EXERCISE A:
In the forum thread, how many metadata fields does the suggested property group have?
EXERCISE B:
Reproduce the forum thread's text between "PostPosted:Tue Dec 29, 2015" and "move method )", inclusive.

PROVIDED PASSAGE:

___

About metadata, for fast accessing, I suggest you create a property group with three metadata fields ( company name -> select, portfolio name -> select or input I have not enought information to decide between both options and account name -> input field ). Set metadata in account name folder. Then with search API you'll be able to quickly retrieve the folder UUID by account name and retrieve documents into with document API.

A better option will be set metadata in all documents and based on automation "set property" do the automatic catalog ( create missing folders, move data there, and set the security ). Take in mind probably you would like to set the security based on company or account.

Re: Best way to organize folders and files

PostPosted:Mon Dec 28, 2015 7:44 am
by openkm_user
Hi,

Thanks for the suggestion. Can you please explain a little more about setting metadata and automation for our purpose?

Thanks!

Re: Best way to organize folders and files

PostPosted:Tue Dec 29, 2015 4:01 pm
by jllort
Based on PropertyGroup event you can retrieve the metadata values and then create a new destination folder and move.

You should take a look at
http://docs.openkm.com/apidoc/com/okm/6 ... Group.html ( getProperties method )
http://docs.openkm.com/apidoc/com/okm/6 ... older.html ( createMissingFolders method )
http://docs.openkm.com/apidoc/com/okm/6 ... ument.html ( move method )

Re: Best way to organize folders and files

PostPosted:Wed Dec 30, 2015 7:06 am
by openkm_user
Thank you, we will look into all these and get back in case of any doubts, and I am sure we will have a lot.

Re: Best way to organize folders and files

PostPosted:Thu Dec 31, 2015 5:41 pm
by jllort
I'm not totally sure - about community development environment - but it should coming with automation and crontab sample ( http://sourceforge.net/projects/openkmportabledev/ ). You should start getting control on Automation task ( set property group ).

___

DATASET EXCERPTS:
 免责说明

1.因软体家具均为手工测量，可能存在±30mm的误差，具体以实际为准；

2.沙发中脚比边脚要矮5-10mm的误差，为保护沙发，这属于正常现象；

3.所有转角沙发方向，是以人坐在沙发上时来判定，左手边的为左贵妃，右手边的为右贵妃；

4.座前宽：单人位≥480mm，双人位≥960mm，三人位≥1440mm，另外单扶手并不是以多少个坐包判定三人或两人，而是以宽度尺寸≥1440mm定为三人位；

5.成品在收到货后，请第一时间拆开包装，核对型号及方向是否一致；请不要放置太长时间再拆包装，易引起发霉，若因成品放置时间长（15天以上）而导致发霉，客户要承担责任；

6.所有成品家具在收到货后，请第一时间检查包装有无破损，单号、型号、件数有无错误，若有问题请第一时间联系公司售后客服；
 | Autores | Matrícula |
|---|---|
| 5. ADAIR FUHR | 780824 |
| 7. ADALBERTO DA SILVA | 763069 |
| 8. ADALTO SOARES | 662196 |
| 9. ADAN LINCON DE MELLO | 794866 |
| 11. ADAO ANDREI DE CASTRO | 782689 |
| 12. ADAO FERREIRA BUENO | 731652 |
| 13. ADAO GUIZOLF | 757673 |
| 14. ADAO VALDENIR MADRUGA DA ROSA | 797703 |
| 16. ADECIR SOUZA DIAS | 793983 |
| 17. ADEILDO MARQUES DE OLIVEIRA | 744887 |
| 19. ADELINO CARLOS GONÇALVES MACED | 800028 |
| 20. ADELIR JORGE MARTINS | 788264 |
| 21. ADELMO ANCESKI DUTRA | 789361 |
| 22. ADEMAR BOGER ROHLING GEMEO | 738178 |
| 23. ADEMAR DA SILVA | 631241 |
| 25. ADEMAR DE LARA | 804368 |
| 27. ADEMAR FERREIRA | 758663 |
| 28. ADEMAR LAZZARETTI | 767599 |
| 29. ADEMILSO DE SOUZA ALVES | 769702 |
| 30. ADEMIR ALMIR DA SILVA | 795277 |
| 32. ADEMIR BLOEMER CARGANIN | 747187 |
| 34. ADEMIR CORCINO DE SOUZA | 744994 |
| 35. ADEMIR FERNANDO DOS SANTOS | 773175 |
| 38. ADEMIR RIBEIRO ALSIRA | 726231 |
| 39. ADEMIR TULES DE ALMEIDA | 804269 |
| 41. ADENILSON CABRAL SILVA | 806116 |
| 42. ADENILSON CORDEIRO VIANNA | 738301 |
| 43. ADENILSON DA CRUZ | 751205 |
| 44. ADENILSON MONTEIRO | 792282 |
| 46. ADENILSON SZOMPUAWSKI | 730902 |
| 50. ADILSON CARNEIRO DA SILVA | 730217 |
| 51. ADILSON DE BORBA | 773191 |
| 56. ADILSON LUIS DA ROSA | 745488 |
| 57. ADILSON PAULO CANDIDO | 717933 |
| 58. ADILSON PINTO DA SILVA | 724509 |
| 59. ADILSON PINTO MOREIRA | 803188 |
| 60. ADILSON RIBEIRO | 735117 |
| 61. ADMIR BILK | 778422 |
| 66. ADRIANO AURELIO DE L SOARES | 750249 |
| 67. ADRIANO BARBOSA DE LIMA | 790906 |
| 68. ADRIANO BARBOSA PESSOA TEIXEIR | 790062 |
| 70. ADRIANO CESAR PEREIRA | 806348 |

___

EXPECTED OUTPUT A:
Three: company name, portfolio name, and account name.

EXPECTED OUTPUT B:
PostPosted:Tue Dec 29, 2015 4:01 pm
by jllort
Based on PropertyGroup event you can retrieve the metadata values and then create a new destination folder and move.

You should take a look at
http://docs.openkm.com/apidoc/com/okm/6 ... Group.html ( getProperties method )
http://docs.openkm.com/apidoc/com/okm/6 ... older.html ( createMissingFolders method )
http://docs.openkm.com/apidoc/com/okm/6 ... ument.html ( move method )